Pada gilirannya, pasar merespons gejolak politik yang terjadi secara positif. Karena itu, menjaga agar semua proses politik berlangsung wajar menjadi keharusan semua pihak. Lebih-lebih mereka yang dalam waktu dekat bertarung dalam pilpres mendatang.

Kewajiban mereka tidak hanya memenangkan pilpres berdasar target kuasa. Tetapi, harus bisa menjaga situasi politik tanah air tetap aman dan damai. Tentu saja dengan keinginan dan komitmen bersama demi Indonesia lebih baik pada masa mendatang.

Sepatu Dahlan

Di luar riuh perpolitikan tanah air, sesungguhnya calon pemimpin bangsa dan kita semua perlu belajar pada semangat Dahlan kecil dalam film Sepatu Dahlan. Semangat pantang menyerah dan apa adanya harus menjadi spirit baru pemimpin masa depan Indonesia seperti yang dimiliki Dahlan kecil.

Karena itu, tidak ada salahnya calon pemimpin yang akan berlaga pada 9 Juli mendatang itu mengambil salah satu pesan penting dalam film Sepatu Dahlan. Yakni, hidup bermartabat dengan tetap berupaya memberikan manfaat bagi keluarga dan orang lain.

Membebaskan diri dari kemiskinan kultural sebagaimana yang dialami Dahlan juga harus menjadi spirit bagi pemimpin masa depan. Rasanya, tidak cukup pemimpin itu menjalankan roda pemerintahan hanya pada tataran simbol. Melainkan, harus bisa menjadi pionir dalam mengatasi persoalan bangsa, sama halnya dengan yang dialami Dahlan kecil yang berusaha mengatasi sendiri persoalan keluarganya.

Calon pemimpin bangsa (capres) juga harus memiliki cita-cita tinggi untuk Indonesia seperti cita-cita Dahlan kecil yang bermimpi membebaskan keluarganya dari keterpurukan. Figur pemimpin ideal ke depan juga harus mampu mengatasi dan mengurai semua benang kusut yang dihadapi bangsa ini, lebih-lebih persoalan korupsi yang menggejala di berbagai lapisan masyarakat.
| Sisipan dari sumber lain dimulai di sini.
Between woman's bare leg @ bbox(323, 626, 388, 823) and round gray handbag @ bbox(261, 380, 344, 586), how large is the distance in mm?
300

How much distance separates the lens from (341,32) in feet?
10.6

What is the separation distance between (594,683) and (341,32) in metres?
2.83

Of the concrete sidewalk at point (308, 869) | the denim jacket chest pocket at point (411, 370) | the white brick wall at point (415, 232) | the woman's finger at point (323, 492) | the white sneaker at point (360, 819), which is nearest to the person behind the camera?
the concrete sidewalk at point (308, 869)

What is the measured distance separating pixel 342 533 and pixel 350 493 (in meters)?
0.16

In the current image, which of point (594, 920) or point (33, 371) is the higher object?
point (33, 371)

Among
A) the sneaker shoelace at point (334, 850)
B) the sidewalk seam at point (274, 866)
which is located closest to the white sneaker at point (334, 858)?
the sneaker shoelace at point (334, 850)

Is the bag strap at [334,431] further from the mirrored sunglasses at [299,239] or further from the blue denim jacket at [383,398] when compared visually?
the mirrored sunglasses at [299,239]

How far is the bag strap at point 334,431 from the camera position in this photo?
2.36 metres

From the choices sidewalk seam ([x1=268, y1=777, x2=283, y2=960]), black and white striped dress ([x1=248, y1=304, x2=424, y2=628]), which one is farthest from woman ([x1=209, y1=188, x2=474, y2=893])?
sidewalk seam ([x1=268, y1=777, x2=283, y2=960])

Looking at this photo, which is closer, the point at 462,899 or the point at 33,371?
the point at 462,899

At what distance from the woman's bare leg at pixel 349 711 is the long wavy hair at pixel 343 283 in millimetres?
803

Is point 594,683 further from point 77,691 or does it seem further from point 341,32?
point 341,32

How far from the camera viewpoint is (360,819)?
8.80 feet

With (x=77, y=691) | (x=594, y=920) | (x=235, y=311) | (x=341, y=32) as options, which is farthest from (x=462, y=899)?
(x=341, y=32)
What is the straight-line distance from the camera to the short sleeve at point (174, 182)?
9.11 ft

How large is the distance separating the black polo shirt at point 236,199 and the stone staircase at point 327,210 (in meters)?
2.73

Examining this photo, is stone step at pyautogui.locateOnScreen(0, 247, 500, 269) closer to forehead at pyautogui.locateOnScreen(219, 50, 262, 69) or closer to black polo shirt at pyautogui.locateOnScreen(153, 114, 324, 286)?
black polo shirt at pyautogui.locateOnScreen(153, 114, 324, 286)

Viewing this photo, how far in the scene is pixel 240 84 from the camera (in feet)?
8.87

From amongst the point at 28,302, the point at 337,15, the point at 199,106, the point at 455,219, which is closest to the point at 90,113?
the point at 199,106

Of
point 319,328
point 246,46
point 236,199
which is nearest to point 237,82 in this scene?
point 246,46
Cita-cita tinggi membebaskan bangsa Indonesia dari keterpurukan merupakan keniscayaan bagi siapa pun capres yang ditakdirkan menang. Semua itu tidak akan tercapai hanya dengan membuat rencana aksi (action plan) yang bagus secara konseptual. Tapi, harus dengan kerja, kerja, dan kerja.